優化關鍵指標:基於AUC驅動的學習實現穩健神經檢索
Optimizing What Matters: AUC-Driven Learning for Robust Neural Retrieval
September 30, 2025
作者: Nima Sheikholeslami, Erfan Hosseini, Patrice Bechard, Srivatsava Daruru, Sai Rajeswar
cs.AI
摘要
雙編碼器檢索模型依賴於一個原則,即對於給定查詢,相關文檔的得分應高於不相關文檔。然而,主流的噪聲對比估計(NCE)目標,作為對比損失的基礎,優化的是一個軟化的排序替代指標,我們嚴格證明該指標從根本上忽略了得分分離質量,並與AUC無關。這種不匹配導致了在下游任務(如檢索增強生成,RAG)中的校準不佳和性能次優。為解決這一根本性限制,我們引入了MW損失,這是一種新的訓練目標,旨在最大化曼-惠特尼U統計量,該統計量在數學上等同於ROC曲線下面積(AUC)。MW損失通過最小化得分差異上的二元交叉熵,鼓勵每對正負樣本被正確排序。我們提供了理論保證,證明MW損失直接上界於AoC,從而更好地將優化與檢索目標對齊。我們進一步推廣ROC曲線和AUC作為評估檢索器校準和排序質量的自然無閾值診斷工具。實證表明,使用MW損失訓練的檢索器在AUC和標準檢索指標上始終優於對比損失的對應模型。我們的實驗顯示,MW損失是對比損失的實證上更優替代方案,為高風險應用(如RAG)提供了校準更好、區分能力更強的檢索器。
English
Dual-encoder retrievers depend on the principle that relevant documents
should score higher than irrelevant ones for a given query. Yet the dominant
Noise Contrastive Estimation (NCE) objective, which underpins Contrastive Loss,
optimizes a softened ranking surrogate that we rigorously prove is
fundamentally oblivious to score separation quality and unrelated to AUC. This
mismatch leads to poor calibration and suboptimal performance in downstream
tasks like retrieval-augmented generation (RAG). To address this fundamental
limitation, we introduce the MW loss, a new training objective that maximizes
the Mann-Whitney U statistic, which is mathematically equivalent to the Area
under the ROC Curve (AUC). MW loss encourages each positive-negative pair to be
correctly ranked by minimizing binary cross entropy over score differences. We
provide theoretical guarantees that MW loss directly upper-bounds the AoC,
better aligning optimization with retrieval goals. We further promote ROC
curves and AUC as natural threshold free diagnostics for evaluating retriever
calibration and ranking quality.

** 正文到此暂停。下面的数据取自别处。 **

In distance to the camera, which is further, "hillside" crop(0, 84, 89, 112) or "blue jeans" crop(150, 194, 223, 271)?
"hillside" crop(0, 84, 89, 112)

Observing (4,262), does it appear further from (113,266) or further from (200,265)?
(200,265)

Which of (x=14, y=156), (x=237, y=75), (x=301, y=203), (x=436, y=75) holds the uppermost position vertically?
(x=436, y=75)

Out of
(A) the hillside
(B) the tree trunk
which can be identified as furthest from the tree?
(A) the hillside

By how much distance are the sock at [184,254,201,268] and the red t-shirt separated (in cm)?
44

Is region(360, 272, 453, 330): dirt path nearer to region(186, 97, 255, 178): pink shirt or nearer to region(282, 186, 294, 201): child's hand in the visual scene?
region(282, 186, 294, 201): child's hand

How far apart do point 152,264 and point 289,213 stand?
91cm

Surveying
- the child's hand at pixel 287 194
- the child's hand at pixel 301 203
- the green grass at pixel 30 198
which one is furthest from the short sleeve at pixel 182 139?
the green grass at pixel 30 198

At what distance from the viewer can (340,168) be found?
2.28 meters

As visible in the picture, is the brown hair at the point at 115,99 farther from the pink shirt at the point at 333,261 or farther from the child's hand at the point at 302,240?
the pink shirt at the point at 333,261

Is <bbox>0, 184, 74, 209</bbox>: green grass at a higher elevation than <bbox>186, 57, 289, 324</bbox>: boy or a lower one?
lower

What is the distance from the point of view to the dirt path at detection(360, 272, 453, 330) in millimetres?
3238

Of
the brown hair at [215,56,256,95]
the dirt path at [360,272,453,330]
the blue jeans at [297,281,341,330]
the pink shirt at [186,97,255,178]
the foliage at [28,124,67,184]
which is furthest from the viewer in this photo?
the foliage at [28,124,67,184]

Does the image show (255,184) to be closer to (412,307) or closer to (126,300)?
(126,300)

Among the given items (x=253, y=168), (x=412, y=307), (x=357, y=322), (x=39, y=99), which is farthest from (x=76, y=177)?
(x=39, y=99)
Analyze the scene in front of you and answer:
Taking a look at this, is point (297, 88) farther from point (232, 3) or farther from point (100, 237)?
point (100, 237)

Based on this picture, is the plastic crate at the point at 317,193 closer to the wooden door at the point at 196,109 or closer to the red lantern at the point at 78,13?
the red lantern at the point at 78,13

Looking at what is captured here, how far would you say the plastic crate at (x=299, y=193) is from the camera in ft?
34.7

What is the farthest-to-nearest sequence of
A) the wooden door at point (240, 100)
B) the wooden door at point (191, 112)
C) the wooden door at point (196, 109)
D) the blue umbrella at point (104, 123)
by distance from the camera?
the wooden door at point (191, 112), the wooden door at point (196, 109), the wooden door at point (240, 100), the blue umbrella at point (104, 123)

Empirically, retrievers trained with MW loss
consistently outperform contrastive counterparts in AUC and standard retrieval
metrics. Our experiments show that MW loss is an empirically superior
alternative to Contrastive Loss, yielding better-calibrated and more
discriminative retrievers for high-stakes applications like RAG.